Start of Selected text
Facets with Lucene

During the development of our latest product, Norconex Content Analytics, we decided to add facets to the search interface. They allow for exploring the indexed content easily. Solr and Elasticsearch both have facet implementations that work on top of Lucene. But Lucene also offers simple facet implementations that can be picked out of the box. And because Norconex Content Analytics is based on Lucene, we decided to go with those implementations.

We’ll look at those facet implementations in this blog post, but before, let’s talk about a new feature of Lucene 4 that is used by all of them.


DocValues are a new addition to Lucene 4. What are they? Simply put, they are a mean to associate a value for each document. We can have multiple DocValues per document. Later on, we can retrieve the value associated with a specific document.

You may wonder how a DocValue is different than a stored field. The difference is that they are not optimized for the same usage. Whereas all stored fields of a single document are meant to be loaded together (for example, when we need to display the document as a search result), DocValues are meant to be loaded at once for all documents. For example, if you need to retrieve all the values of a field for all documents, then iterating over all documents and retrieving a stored field would be slow. But if a DocValue is used, loading all of them for all documents is easy and efficient. A DocValue is stored in a column stride fashion, so all the values are kept together for easy access. You can learn more about DocValues in multiple places over the Web.
End of Selected text
▶ _Task requirements_
[1] Write out the passage of the Lucene facets post starting at "During the development" and ending at "with those implementations.".
[2] Name each software product or search library that the Lucene facets post mentions.
[3] According to the Lucene facets post, in what fashion is a DocValue stored?
Start of Supplied material
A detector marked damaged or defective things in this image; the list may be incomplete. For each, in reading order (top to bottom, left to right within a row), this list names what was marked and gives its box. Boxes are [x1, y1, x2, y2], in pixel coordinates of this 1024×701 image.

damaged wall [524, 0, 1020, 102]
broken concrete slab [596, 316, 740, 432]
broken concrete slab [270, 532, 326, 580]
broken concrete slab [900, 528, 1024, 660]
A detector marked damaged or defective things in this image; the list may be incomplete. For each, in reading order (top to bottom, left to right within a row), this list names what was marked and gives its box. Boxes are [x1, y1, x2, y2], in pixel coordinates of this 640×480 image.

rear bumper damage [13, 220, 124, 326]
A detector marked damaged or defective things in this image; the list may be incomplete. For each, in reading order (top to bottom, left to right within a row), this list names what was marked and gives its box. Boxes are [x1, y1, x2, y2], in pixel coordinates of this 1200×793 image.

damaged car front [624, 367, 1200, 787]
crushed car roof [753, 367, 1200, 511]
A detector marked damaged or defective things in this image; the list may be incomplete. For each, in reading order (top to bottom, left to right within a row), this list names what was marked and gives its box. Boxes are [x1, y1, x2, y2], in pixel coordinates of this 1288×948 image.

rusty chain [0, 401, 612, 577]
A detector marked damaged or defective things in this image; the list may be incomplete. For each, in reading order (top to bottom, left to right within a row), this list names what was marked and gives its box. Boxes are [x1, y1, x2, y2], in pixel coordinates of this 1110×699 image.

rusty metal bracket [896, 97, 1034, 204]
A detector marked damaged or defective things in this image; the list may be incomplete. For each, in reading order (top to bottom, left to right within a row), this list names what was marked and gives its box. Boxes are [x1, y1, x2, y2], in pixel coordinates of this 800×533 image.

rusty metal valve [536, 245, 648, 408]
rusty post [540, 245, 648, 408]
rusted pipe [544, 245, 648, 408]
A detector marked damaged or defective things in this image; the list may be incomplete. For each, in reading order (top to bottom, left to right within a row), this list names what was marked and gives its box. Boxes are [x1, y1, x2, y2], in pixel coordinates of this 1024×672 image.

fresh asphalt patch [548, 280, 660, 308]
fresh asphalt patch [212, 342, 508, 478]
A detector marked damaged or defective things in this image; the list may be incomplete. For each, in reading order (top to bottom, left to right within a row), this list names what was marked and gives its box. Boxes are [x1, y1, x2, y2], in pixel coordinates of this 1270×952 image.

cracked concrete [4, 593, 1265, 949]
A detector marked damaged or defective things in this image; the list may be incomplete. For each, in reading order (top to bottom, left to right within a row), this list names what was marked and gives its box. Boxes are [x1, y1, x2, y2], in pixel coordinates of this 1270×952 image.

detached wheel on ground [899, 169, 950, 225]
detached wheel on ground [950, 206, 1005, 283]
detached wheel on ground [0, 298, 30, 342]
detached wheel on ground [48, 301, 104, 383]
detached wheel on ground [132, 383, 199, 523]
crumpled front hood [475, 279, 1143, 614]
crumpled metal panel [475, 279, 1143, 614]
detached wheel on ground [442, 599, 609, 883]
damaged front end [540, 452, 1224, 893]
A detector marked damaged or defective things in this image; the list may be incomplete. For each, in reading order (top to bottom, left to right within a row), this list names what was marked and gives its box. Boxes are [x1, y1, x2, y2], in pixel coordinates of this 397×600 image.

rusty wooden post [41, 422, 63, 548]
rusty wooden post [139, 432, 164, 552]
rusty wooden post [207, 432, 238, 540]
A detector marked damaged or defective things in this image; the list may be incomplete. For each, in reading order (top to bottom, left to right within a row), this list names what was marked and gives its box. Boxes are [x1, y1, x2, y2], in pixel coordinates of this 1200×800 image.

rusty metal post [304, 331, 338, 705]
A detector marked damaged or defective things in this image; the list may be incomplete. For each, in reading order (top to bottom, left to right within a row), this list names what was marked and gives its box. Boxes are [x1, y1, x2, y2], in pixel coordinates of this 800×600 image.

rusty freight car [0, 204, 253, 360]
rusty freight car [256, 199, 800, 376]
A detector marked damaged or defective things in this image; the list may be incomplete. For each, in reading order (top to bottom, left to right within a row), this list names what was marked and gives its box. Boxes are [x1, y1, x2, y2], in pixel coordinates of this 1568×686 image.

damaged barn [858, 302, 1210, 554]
End of Supplied material
▶ _Solutions in order_
[1]
During the development of our latest product, Norconex Content Analytics, we decided to add facets to the search interface. They allow for exploring the indexed content easily. Solr and Elasticsearch both have facet implementations that work on top of Lucene. But Lucene also offers simple facet implementations that can be picked out of the box. And because Norconex Content Analytics is based on Lucene, we decided to go with those implementations.

[2]
Norconex Content Analytics
Solr
Elasticsearch
Lucene

[3] A DocValue is stored in a column stride fashion, so all the values are kept together for easy access.